• READING TEXT:
◇ ◇ ◇ ◇
Sunday, October 4, 2009

Count your cash cows

Goblins in Harry Potter speak gobbledygook. Others cannot understand their lingo. India’s nuclear mandarins speak in tongues about the “failure” of Pokhran II. Nobody can make sense of their glossolalia. Bombay-born British educator Frederic Farrar coined the word glossolalia in 1879. American legislator Maury Maverick coined gobbledygook to twit bureaucratese. He did it in a wartime memo in 1944, threatening in jest to shoot anyone using words like activation and implementation.

His grandfather Samuel Maverick was more famous. His name yielded the word maverick. This Texas engineer did not brand the calves in his cattle ranch. So other ranchers called unbranded calves maverick. Later, maverick came to mean ‘masterless’ and then ‘unconventional person’.
◇ ◇ ◇ ◇
• PROVIDED DATA:

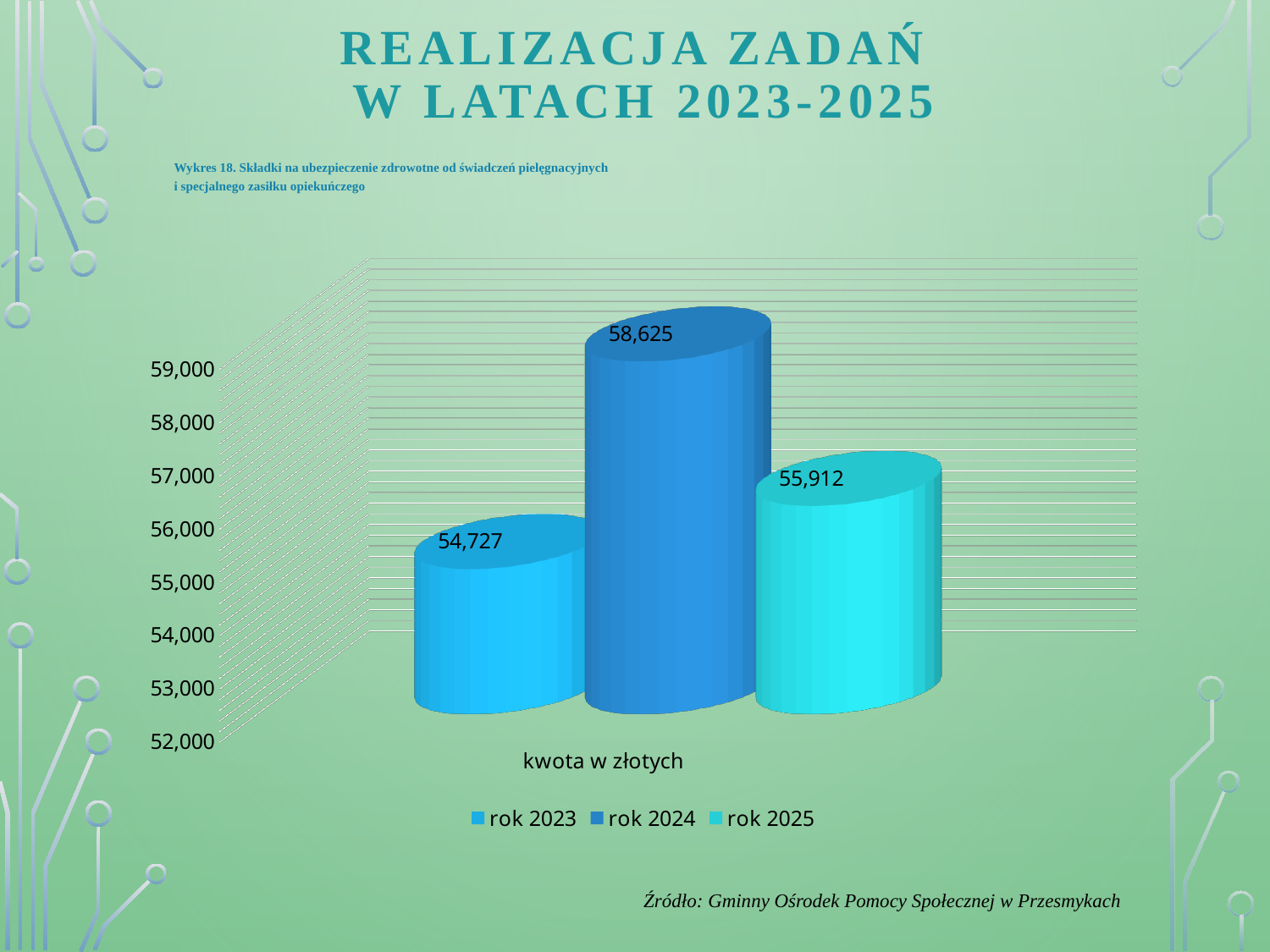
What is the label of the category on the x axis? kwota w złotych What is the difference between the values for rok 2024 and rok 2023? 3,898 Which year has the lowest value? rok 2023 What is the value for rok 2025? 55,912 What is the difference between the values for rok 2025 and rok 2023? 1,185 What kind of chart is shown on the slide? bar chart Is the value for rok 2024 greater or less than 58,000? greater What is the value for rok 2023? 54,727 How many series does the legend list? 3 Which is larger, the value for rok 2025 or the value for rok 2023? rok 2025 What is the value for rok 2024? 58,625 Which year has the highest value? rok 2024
◇ ◇ ◇ ◇
• TASK SET:
1. Rewrite the paragraph of the word-origins column that begins "His grandfather Samuel Maverick" as a short bulleted list that keeps its main facts.
2. Please resume the word-origins column, starting right after its final sentence.
The listing comes from a separate source.

• ANSWERS FOR THE TASKS:
1.
- Samuel Maverick, Maury Maverick's grandfather, was the more famous of the two.
- His name gave rise to the word maverick.
- He was a Texas engineer who did not brand the calves on his cattle ranch.
- Because of this, other ranchers called unbranded calves maverick.
- The word later came to mean "masterless" and then "unconventional person."

2.
Shashi Tharoor is a maverick calf in politics. He tweeted in jest about the government’s austerity drive. He said he would travel “cattle class out of solidarity with all our holy cows”. The prattle class was pleased, but hidebound Congressmen demanded his head. ‘Hidebound’ originally indicated skinny cattle with the ribs and backbones sticking out.

Cattle class is economy class for the British and coach class for Americans. Sailors called it steerage—the lowest deck, full of foul air. It was slightly better than the cargo hold. Steerage got its name from rudder ropes that veined the deck. Almost half the 2,566 passengers of the Titanic travelled cattle class.

James Cameron writes in Titanic film script: “Steerage passengers, in their coarse wool and tweeds, queue up in moveable barriers like cattle in a chute. A health officer examines their heads one by one, checking the scalp and eyelashes for lice.” Two unruly boys and their uncouth father shove past Rose’s fiancĂ©, the uber-rich Cal. “Steerage swine!” says Cal, iceberg-cold. “Apparently he missed his annual bath.”

Manmohan Singh saw no sting in Tharoor’s tweet. The capitalist economist knows the value of cattle. The word cattle comes from Latin capitale, meaning property. As cattle moved, it was moveable property. This meaning survives in the legal term ‘goods and chattels’. Chattel was cattle in French.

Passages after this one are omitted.